Faculty members in the Division of Engineering and Applied Sciences (DEAS) voted to back a pair of statements Tuesday that criticize key aspects of the ongoing curricular review.
The DEAS statements were not released publicly, but were e-mailed to all professors in the division and obtained by The Crimson from one of them.
The DEAS statements represent the second significant setback to the stalled review in less than a week. Last Friday, Kirby, the leader of the review, announced that he will resign from his administrative post at the end of the spring semester.
Harvard College Professor Harry R. Lewis ’68, a DEAS member, said the science and engineering professors produced the statements in hopes of working with the curricular review committees to revise the proposals—not to defeat the curricular review in a final Faculty vote.
“We thought it better to speak now rather than waiting for legislation,” Lewis said.
One arm of the review, the Educational Policy Committee (EPC), has recommended that the College delay concentration choice by one semester, to the middle of sophomore year.
Kirby had said in a Jan. 20 letter that he aims to bring the EPC proposals to a full Faculty vote this spring.
But according to a statement approved unanimously by DEAS members at Tuesday’s meeting, the EPC proposal fails to give students adequate incentives to do advanced work in their fields.
McKay Professor of Mechanical Engineering Frederick H. Abernathy said that science and engineering concentrators must acquire skills cumulatively from a progression of courses.
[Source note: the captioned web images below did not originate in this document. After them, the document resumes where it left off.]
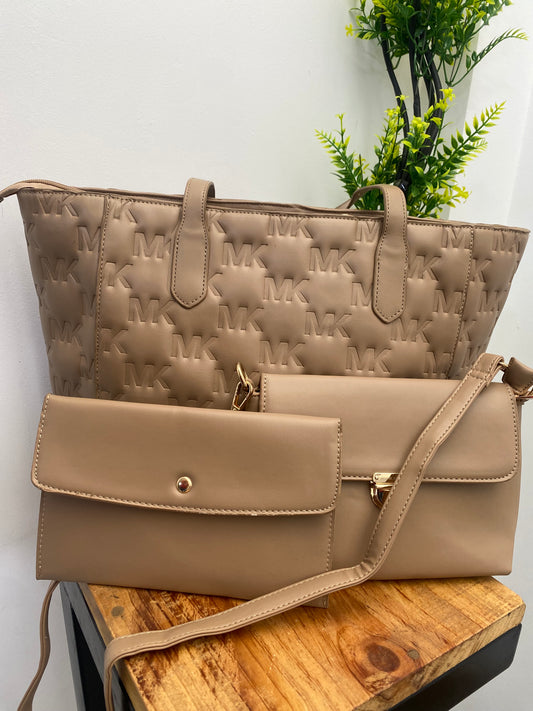 SET DE CARTERA GRANDE CON RELIEVE COLOR BEIGE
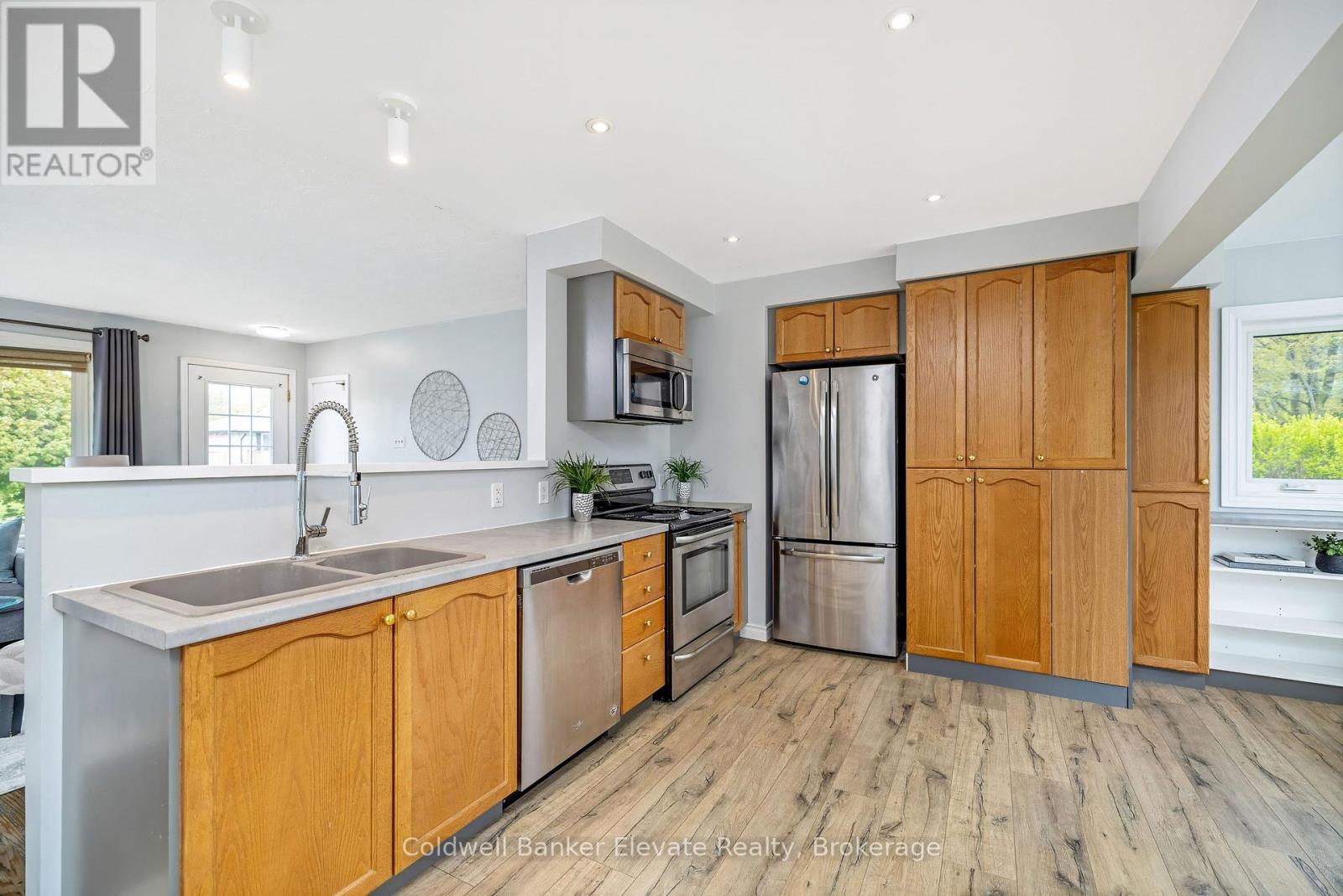 39 Mcgilvray Crescent, Halton Hills, Ontario  L7G 1L7 - Photo 15 - W13673428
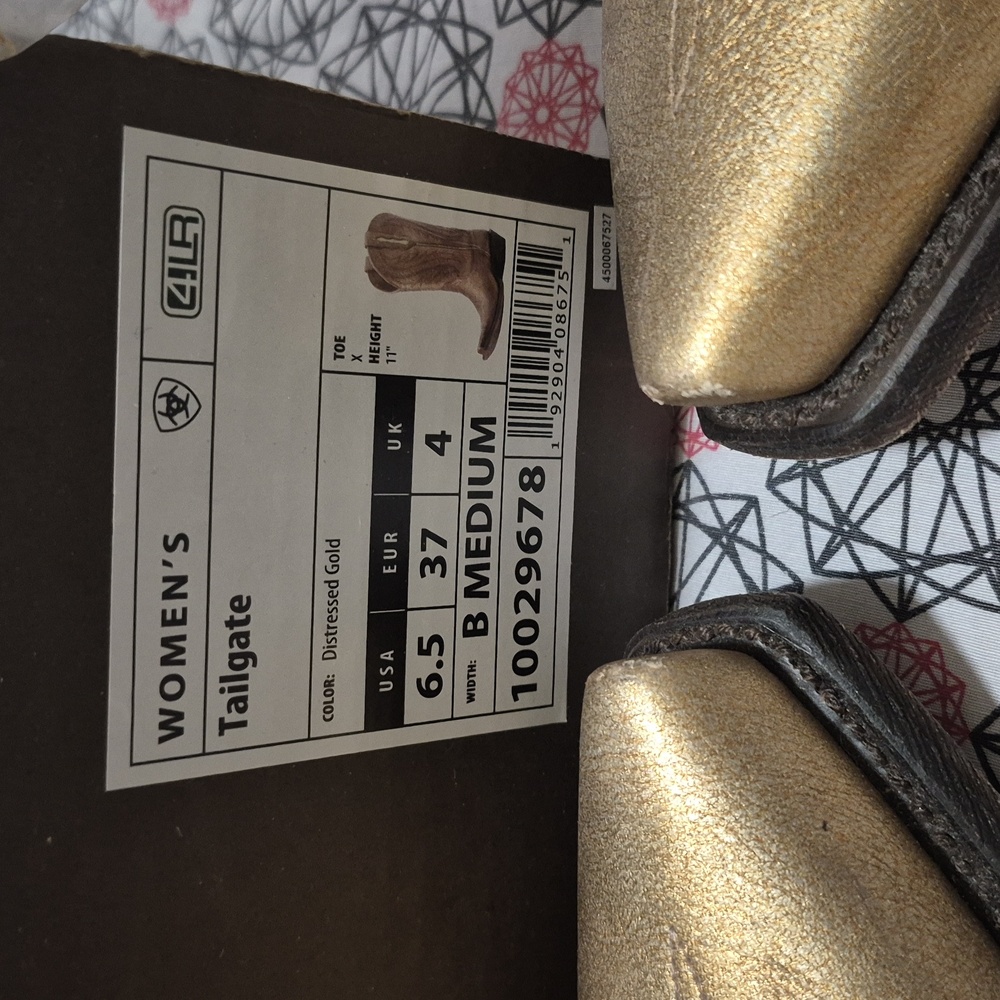 only wore once in my place. These boots dont even have a crease - Picture 3 of 3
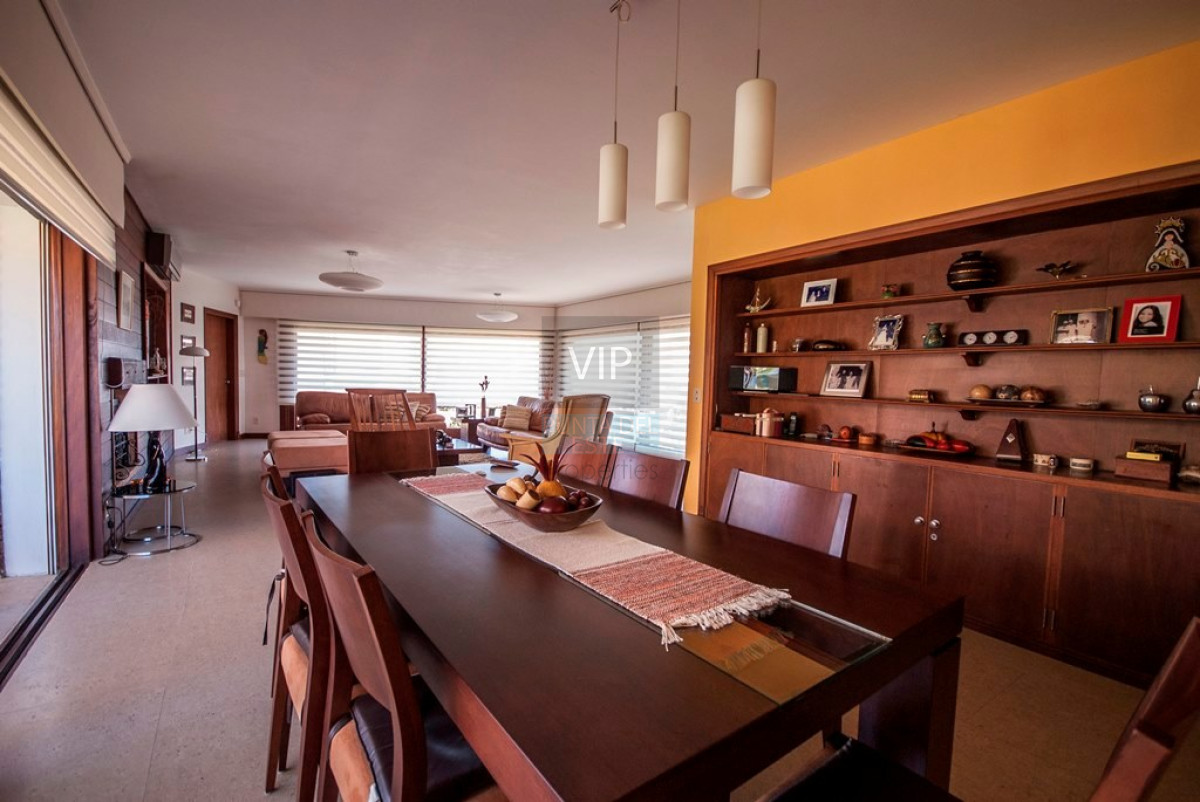 Casa ID.2342 - Casa en Punta del Este, playa mansa, 4 dormitorios , piscina y barbacoa.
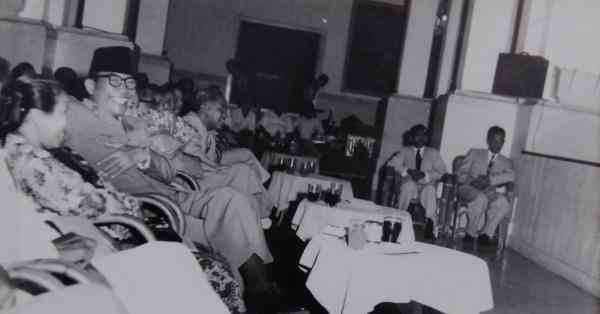 Presiden Sukarno bahagia menonton ludruk Marhaen di Istana Negara. Sumber: Historia/Perpusnas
Students in these fields who fail to take key prerequisite classes during their freshman year may face limitations in their choice of concentration.
“We’re just pointing out that...by making one mistake in your freshman year, you could have less freedom with what you can do in your next three years,” Abernathy said.
While the current system is not ideal, Abernathy said, forcing students to declare a concentration at the end of their freshman year ensures that they have some contact with a concentration adviser earlier in their Harvard careers.
The EPC has also recommended that departments cut back on the number of courses that concentrators must take, and allow non-honors-track students to graduate with cum laude degrees.
But the DEAS faculty said that recommendation “provides too little incentive and structure for undergraduates to do advanced work and to develop the kind of superior scientific knowledge on which the advancements of science, engineering, and technology depend.”
Lewis said these proposals are problematic because they signal to students that they have little to gain from advancing further in their primary field of study.
“I find it curious that at a moment when much of the national conversation about American competitiveness and America’s place in the world is based on the notion that we are no longer producing enough well-trained scientists and engineers,” Lewis said.
“[Harvard] would take a stance against advanced work and for more spread-out work,” he added.
ROTTEN TO THE CORE?
Nearly all of the DEAS faculty members at Tuesday’s meeting also voted to approve a second statement expressing concerns about the proposal to replace the Core curriculum with a set of distribution requirements.
The DEAS statement said the Committee on General Education’s proposal does not provide professors with adequate inducements to teach courses geared toward non-concentrators.
Kirby said in his Jan. 20 letter that the full Faculty would vote on the general education proposals later this semester.
Abernathy said the second statement emerged from concerns that the reform proposal does not provide concrete incentives—in the form of funding, teaching fellows and other support—that the Core Office currently gives faculty who develop Core courses.
Abernathy and his colleague Steven C. Wofsy, an associate dean of the Faculty and a DEAS member, both said humanities concentrators stand to suffer the most if faculty are not motivated to create these broad courses, since most departmental science courses require mathematical and scientific know-how that many humanities concentrators may not possess.
“Non-science concentrators can take a history course—it’s written in English,” Abernathy said.
“Going into a physics course if you haven’t had physics is very tough,” he added.
Lewis, Abernathy, and Wofsy all said that concerns about Harvard’s advising program underlie many of the problems that the curricular review is trying to address.
They suggested that the curricular review should lay the foundations for a comprehensive and effective new advising program before trying to tackle other recommendations.